Columna de Francisco Medina: El PDG y la agonía de la política



El partido más grande de Chile parece haber encontrado la clave del éxito. Con sus más de 46.000 militantes, según las cifras oficiales del Servel, el Partido de la Gente hoy atraviesa un extraordinario momento de popularidad, llegando incluso a convertirse en la bancada bisagra de la Cámara. La fórmula ganadora, según explican desde la interna, ha sido someter todas las decisiones a la opinión de sus bases, mediante lo que ellos llaman la “democracia digital”.

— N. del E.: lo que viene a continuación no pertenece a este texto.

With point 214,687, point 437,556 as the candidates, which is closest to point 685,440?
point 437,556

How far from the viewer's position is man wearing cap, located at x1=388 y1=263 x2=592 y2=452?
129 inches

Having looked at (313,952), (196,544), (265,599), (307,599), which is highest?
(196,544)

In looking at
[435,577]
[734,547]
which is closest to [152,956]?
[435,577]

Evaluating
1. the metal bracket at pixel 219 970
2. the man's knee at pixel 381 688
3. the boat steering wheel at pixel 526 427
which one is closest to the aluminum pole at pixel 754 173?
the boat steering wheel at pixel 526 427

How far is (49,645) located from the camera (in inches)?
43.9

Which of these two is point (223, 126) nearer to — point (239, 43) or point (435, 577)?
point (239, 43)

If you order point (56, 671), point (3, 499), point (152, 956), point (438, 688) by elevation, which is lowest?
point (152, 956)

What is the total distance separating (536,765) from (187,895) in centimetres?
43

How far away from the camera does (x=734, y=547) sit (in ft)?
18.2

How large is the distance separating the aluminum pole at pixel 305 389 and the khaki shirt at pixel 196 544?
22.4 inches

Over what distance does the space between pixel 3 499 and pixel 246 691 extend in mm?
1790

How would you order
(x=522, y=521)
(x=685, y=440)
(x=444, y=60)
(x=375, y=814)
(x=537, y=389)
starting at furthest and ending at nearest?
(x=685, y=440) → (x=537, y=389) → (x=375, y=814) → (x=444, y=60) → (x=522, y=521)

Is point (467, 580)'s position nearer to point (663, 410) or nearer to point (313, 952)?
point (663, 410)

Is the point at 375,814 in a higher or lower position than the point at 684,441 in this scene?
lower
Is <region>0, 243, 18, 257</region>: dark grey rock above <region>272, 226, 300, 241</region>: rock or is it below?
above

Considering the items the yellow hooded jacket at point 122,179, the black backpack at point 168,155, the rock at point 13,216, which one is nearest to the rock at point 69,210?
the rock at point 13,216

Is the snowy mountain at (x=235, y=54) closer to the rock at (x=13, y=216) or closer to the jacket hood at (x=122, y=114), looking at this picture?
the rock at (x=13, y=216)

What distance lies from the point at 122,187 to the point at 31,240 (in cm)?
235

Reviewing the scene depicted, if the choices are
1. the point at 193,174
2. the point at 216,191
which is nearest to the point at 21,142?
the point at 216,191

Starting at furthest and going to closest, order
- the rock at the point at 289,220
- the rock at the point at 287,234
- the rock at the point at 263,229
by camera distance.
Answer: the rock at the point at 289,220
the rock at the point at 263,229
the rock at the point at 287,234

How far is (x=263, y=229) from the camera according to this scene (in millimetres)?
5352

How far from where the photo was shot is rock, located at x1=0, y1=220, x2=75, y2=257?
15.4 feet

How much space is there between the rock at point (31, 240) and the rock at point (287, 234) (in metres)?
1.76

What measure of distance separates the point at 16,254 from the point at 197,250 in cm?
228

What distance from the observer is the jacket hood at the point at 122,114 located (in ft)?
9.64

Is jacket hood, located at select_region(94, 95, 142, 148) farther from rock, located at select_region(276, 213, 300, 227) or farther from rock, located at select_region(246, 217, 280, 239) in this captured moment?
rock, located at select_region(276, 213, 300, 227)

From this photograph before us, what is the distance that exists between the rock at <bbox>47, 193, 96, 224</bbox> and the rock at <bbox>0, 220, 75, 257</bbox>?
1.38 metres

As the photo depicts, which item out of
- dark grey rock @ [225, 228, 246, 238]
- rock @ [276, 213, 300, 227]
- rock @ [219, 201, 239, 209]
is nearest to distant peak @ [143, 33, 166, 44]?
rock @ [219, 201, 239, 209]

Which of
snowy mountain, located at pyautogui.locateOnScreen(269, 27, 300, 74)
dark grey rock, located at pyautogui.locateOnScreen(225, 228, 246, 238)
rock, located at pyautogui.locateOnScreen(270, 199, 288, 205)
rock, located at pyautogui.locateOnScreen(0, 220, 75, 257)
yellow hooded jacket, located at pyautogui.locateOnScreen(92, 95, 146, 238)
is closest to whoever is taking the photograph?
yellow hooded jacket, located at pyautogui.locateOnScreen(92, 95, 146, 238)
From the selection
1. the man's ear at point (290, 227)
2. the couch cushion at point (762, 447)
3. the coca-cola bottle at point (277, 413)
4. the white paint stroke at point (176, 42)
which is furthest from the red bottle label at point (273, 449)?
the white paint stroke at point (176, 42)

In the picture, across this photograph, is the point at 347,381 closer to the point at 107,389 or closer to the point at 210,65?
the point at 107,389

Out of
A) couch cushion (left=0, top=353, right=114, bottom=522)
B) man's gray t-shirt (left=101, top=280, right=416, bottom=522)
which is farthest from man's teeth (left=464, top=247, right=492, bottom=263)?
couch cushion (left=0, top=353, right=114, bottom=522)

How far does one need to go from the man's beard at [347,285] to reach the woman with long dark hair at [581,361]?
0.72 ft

Sin embargo, tal modus operandi se sostiene sobre una premisa preocupante: la política debería renunciar a su vocación conductora de los procesos sociales y allanarse, sin más, a los resultados de la última encuesta a sus bases. Sin ir más lejos, en una reciente entrevista, su secretario general, Emilio Peña, declaró que a pesar de que personalmente está en contra del aborto libre, se vería en la obligación de votar a favor si así lo deciden sus militantes. No hay reflexión que valga ni principios que la sustenten: el partido se contenta con convertirse en una caja de resonancia de la mayoría de sus afiliados.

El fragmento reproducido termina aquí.